8. bölüm

1.2K 85 14
                                    

Bir koltukta ben, diğer koltukta Dobi oturmuş karşılıklı bakışıyorduk. Daha doğrusu o uyukluyordu bende diken üstünde onu izliyordum.

"Dişi olsaydın seninle çok iyi anlaşabilirdik aslında. Aynı Arslan gibi sevimsiz bir şeysin." Diye mırıldandım onu incelerken. Erkek diye bir şey olmasaydı ben yine bu köpeğe erkek derdim. Upuzun sivri kulakları, uzun ince yüzü ve vücuduyla, simsiyah parlak tüyleriyle çok korkunç duruyordu. Arada göz ucuyla bana bakıyor titrememi de sağlıyordu. O koca ağzı açıldığında ve sivri dişleri göründüğünde bayılacak gibi oluyordum. Şaka degil yaklaşık yirmi dakikadır burada hareket dahi etmeden duruyor, Dobi'yi izliyordum. Nereden gelmişti bu hayvan yanıma!

Bu Arslan hâlâ dışarda Murat'la konuşuyordu ve ben burada mahsur kalmıştım. Bağırmayı geç, bir şey yapar diye hareket dahi edemiyordum. Kanım çekilmişti, kanım!

Allah aşkına hangi aklı başında insan evinde Doberman cinsi köpek beslerdi!? Bu hayvanın beni ortadan kaldırması beş dakikasını almazdı. Bir de Arslan bununla mı yaşıyordu bu evde!?

Dış kapının açılma sesini duyunca derin bir nefes verdim dudaklarım arasından. Gelmişti sonunda!

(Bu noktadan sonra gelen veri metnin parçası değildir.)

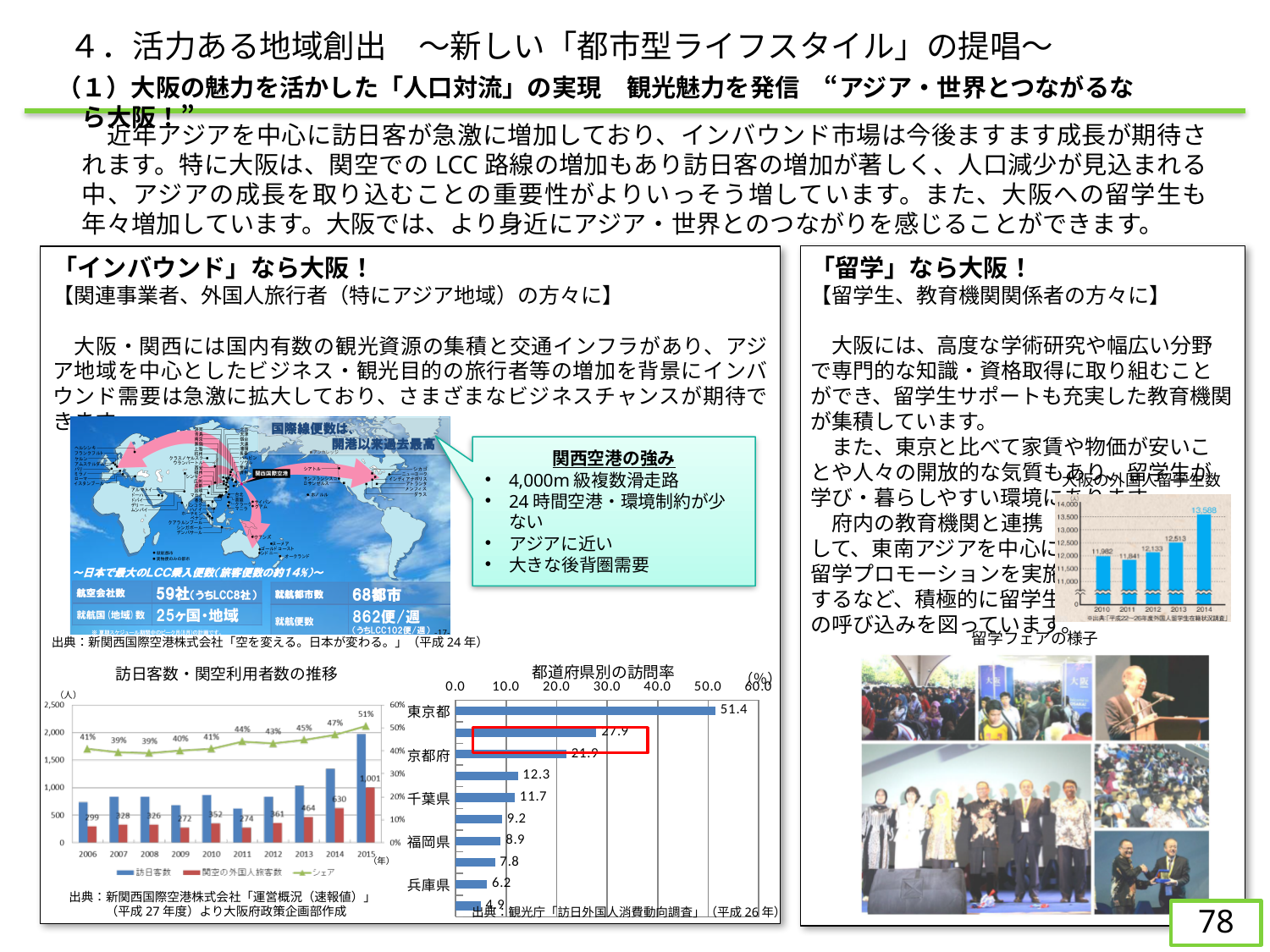
In the chart titled 都道府県別の訪問率, what kind of chart is it? bar chart In the chart titled 大阪の外国人留学生数, what is the value for 2014? 13,588 In the chart titled 訪日客数・関空利用者数の推移, what is the シェア value for 2006? 41% In the chart titled 訪日客数・関空利用者数の推移, what is the value of 関空の外国人旅客数 for 2015? 1,001 In the chart titled 訪日客数・関空利用者数の推移, how many series does the legend list? 3 In the chart titled 都道府県別の訪問率, what is the value for 京都府? 21.9 In the chart titled 訪日客数・関空利用者数の推移, is the 訪日客数 value for 2015 greater or less than 1,500? greater In the chart titled 都道府県別の訪問率, which has a larger value, 千葉県 or 兵庫県? 千葉県 In the chart titled 訪日客数・関空利用者数の推移, how many years are shown on the x axis? 10 In the chart titled 都道府県別の訪問率, which prefecture has the highest visit rate? 東京都 In the chart titled 都道府県別の訪問率, what is the difference between the values for 東京都 and 京都府? 29.5 In the chart titled 都道府県別の訪問率, what is the value for 東京都? 51.4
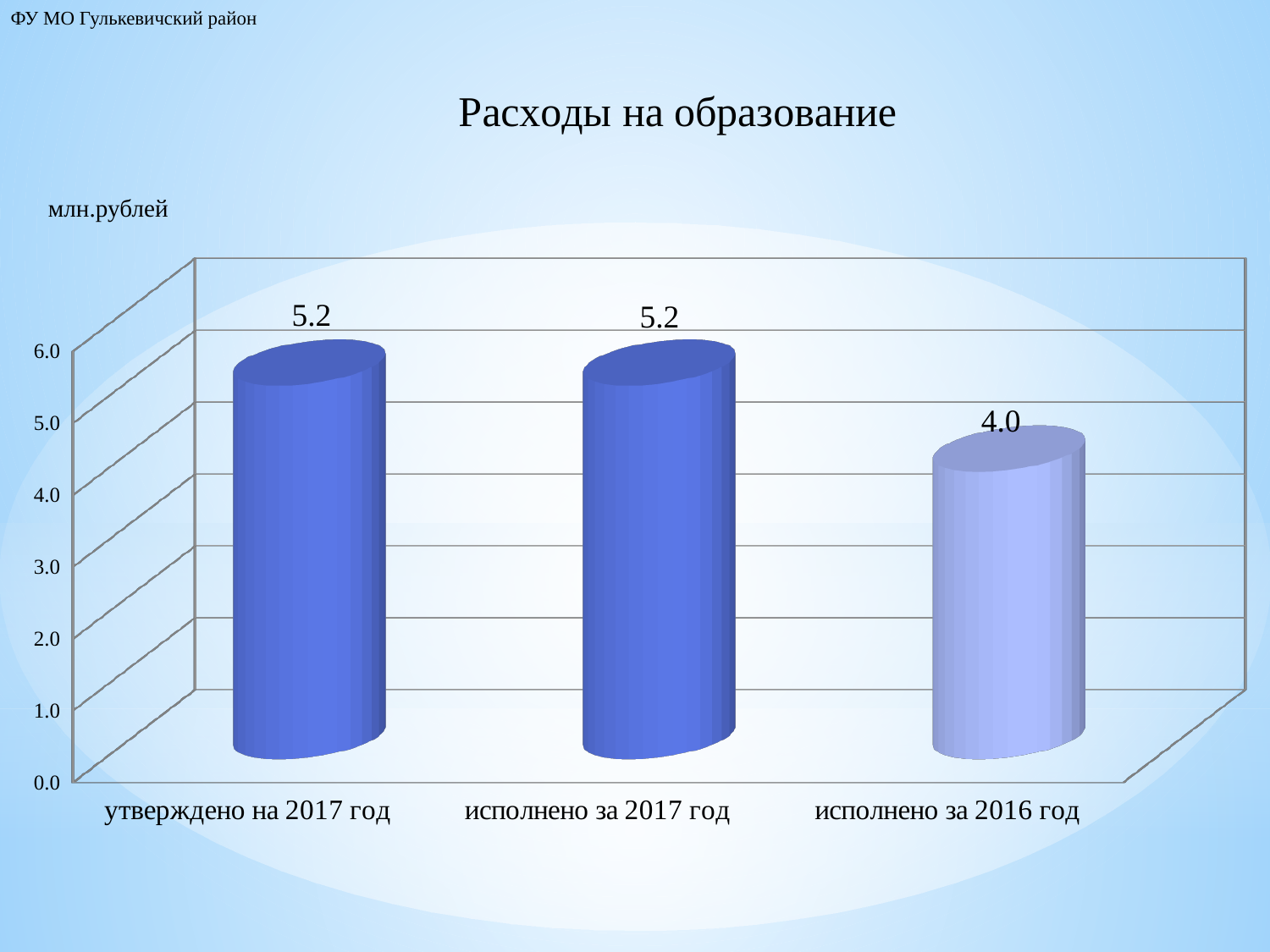
What kind of chart is shown on the slide? bar chart Is the value for "исполнено за 2016 год" greater or less than 5.0? less Is the value for "исполнено за 2017 год" greater or less than 5.0? greater Which category has the lowest value? исполнено за 2016 год What is the title of the chart? Расходы на образование What is the difference between the values for "исполнено за 2017 год" and "исполнено за 2016 год"? 1.2 How many categories are shown on the chart? 3 What is the value for "исполнено за 2017 год"? 5.2 What is the value for "исполнено за 2016 год"? 4.0 What is the value for "утверждено на 2017 год"? 5.2 Which is larger: the value for "утверждено на 2017 год" or the value for "исполнено за 2016 год"? утверждено на 2017 год What unit is indicated for the values on the chart? млн.рублей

"N'apıyosun Ayliz?" Dedi koltuğumun arkasında durup beni incelerken.

"Şu canavarı dışarı çıkarır mısın lütfen?" Dedim yalvarır bir tonda. Arslan yanına gelen Dobi'nin tüylerini büyük bir aşkla okşayıp, sıkı sıkı sardı.

"Aferin oğlum, onu boş bulduğun her fırsatta yanına otur ve yerinden kaldırma. Kalkmasın ki yanıma gelip kafa ütülemesin." Dedi oldukça keyifli bir tonda.

Koltuğun üzerine dizlerimle çıkıp gözlerimi kıstım ve Arslan'a kötü kötü baktım.

"Köpeğini bile kendine benzetmişsin." Dedim yalancı bir öfkeyle. "Ayrıca sen daha kafa ütüleme görmemişsin! Umarım çenemin hiç kapanmadığı bir ana en kısa sürede gelirsin!"

"Daha kötü bir beddua almamıştım." Dedi Arslan yüzünü buruşturup gıcıklığına devam ederken.

"Oğlunu da alıp gider misin artık? Afşin teyze geldiğinde boş sofraya oturtturmayacağız herhalde??"

"Üzerimi değiştirip geliyorum." Dedi Arslan eğildiği yerden doğrulurken. Tam arkasını dönmüştü ki sonra aklına bir şey gelmiş gibi bana döndü ve çok önemli bir şey söylüyormuş gibi mırıldandı.

"Burada bekle beni."

Yaramaz çocuk gibi omuz silktim ona.

"Aylizzz..." dedi yine uyarır gibi.

"Banane. Çok gelmemi istemiyorsan kapını kilitle. Ben istediğimi yaparım." Dedim burnumu dikerek. Arslan dudakları arasından pes edermiş gibi bir nefes verip arkasını döndü ve gitti.

İlk önce Dobi'yi evden çıkarıp kendisi de üst kata odaya çıktı.

Biraz mutfağı dolaştım. Birkaç şeyin yerlerini öğrenmeye çalıştım. Sonra dayanamadım yukarı çıktım. Aaa, hadi ama kimse benim aşağıda düzgün düzgün oturacağımı beklemiş olamazdı.

Odaya girdiğimde Arslan, telefonunu kulağı ve omzu arasında sıkıştırmış, dudaklarına yanan bir sigara yerleştirmiş, parmaklarıyla da birkaç düğmesini açmaya uğraşıyordu. Beni görünce şaşırmadığı belli eden bir bakış attı. Dudaklarımı birbirine bastırıp odaya girdim ve kapattığım kapıya sırtımı yasladım. Kollarım göğsümün üzerinde bağladım ve konuşmasını dinledim.

"Bilmiyorum amca, bana böyle bir haber gelmedi daha. Sana ne dediler?"

Sonra büyük bir dikkatle karşıdaki kişiyi dinledi. Şu halde aşırı albeni duruyordu ki dayanamayıp birkaç adım attım üzerine. Arslan'ın düğmeyle cebelleştiği parmaklarını, parmaklarımla ittirip görevi ben devraldım. İki düğmesini açtıktan sonra çevirdim gözlerimi gözlerine.